Baked Brie with Dried Cherries and Thyme

Baked Brie with Dried Cherries and Thyme

New Year’s Eve celebrations always need a tasty cheese dish. This one not only tasted great but is also elegant looking and because you use frozen puff pastry is a snap to make. I took this to a Christmas dinner party for an appetizer and six of us downed the whole thing in about fifteen minutes. I adapted this from The Best of Fine Cooking Appetizers 2009.

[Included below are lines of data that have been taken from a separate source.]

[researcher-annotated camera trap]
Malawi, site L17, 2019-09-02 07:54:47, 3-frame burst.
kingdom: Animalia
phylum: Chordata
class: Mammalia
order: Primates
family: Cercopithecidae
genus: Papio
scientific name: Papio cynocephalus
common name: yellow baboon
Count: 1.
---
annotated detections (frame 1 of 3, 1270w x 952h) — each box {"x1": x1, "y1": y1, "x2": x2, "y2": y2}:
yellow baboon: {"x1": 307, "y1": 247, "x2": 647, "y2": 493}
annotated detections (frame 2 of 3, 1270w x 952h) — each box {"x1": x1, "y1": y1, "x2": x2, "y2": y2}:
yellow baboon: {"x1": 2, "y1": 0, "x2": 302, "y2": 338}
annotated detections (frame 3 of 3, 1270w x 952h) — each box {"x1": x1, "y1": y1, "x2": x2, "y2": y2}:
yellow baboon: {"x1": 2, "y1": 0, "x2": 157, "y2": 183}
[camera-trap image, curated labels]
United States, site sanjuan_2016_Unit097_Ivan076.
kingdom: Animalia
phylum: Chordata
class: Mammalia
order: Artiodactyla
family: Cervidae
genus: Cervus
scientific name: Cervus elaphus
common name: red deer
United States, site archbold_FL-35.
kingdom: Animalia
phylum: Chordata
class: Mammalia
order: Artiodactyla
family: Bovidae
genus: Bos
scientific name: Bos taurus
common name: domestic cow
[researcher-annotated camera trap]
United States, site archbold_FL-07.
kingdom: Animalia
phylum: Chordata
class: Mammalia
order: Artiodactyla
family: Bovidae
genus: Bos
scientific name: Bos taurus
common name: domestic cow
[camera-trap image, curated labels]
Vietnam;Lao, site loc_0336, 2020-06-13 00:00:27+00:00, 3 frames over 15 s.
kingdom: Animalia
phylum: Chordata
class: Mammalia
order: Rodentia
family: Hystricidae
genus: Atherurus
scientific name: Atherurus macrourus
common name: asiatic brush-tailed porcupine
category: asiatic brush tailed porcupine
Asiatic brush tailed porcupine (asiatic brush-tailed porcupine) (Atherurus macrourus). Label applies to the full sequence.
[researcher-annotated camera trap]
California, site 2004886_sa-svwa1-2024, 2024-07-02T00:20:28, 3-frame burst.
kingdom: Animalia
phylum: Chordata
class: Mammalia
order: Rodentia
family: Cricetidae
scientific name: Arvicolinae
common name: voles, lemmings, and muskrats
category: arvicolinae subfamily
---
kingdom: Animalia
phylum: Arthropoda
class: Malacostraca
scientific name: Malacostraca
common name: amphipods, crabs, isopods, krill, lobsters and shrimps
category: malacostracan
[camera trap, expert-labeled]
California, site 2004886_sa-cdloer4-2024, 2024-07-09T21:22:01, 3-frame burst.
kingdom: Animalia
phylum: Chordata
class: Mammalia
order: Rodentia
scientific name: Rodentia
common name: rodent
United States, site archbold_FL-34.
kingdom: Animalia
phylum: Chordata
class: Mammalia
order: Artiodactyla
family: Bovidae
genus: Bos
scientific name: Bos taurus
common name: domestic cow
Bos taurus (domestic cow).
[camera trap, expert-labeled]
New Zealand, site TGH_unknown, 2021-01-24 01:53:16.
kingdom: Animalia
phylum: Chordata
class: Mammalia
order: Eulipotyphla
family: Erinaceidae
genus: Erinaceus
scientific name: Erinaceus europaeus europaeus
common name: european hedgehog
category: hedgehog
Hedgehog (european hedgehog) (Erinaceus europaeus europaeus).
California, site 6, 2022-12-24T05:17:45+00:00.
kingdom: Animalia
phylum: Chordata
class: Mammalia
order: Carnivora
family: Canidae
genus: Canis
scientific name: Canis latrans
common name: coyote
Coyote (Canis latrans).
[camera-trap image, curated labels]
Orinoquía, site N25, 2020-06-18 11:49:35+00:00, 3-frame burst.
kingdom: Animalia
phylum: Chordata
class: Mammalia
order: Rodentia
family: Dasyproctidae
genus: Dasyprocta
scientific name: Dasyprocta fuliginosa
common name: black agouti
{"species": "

1 – 1/2 lb. wheel of Brie (about 4-inch diameter), at room temperature
1 sheet frozen puff pastry, thawed
1/3 C. dried cherries, coarsely chopped
2 t. chopped fresh thyme (or a heaping 1/2 t. dried thyme leaves)
1 T. butter, melted

1. Preheat oven to 425 degrees.
2. Slice off the top rind of Brie and discard.
3. On a sheet of waxed paper or parchment, roll the pastry out to a 12-inch square and cut two 6-inch rounds. Cut leftover dough into small rectangles.

4. Put one of the rounds on a rimmed cookie sheet and sprinkle with half the dried cherries and thyme, leaving a 1/2-inch border around the edge.

5. Set the Brie, rind side down, on top of the cherry topped pastry, and sprinkle with the remaining cherries and thyme, and cover with the other pastry round. Crimp the edges of the top and bottom pastry together to seal in the cheese.
6. Place the small rectangles of dough 1/2-inch apart on the cookie sheet along with the Brie.
7. Brush the top of the Brie and rectangles of dough with the melted butter.

8. Bake for 10 minutes and remove the rectangles of dough only. Continue baking the brie for another 10 minutes. Let cool for 15-20 minutes and then serve.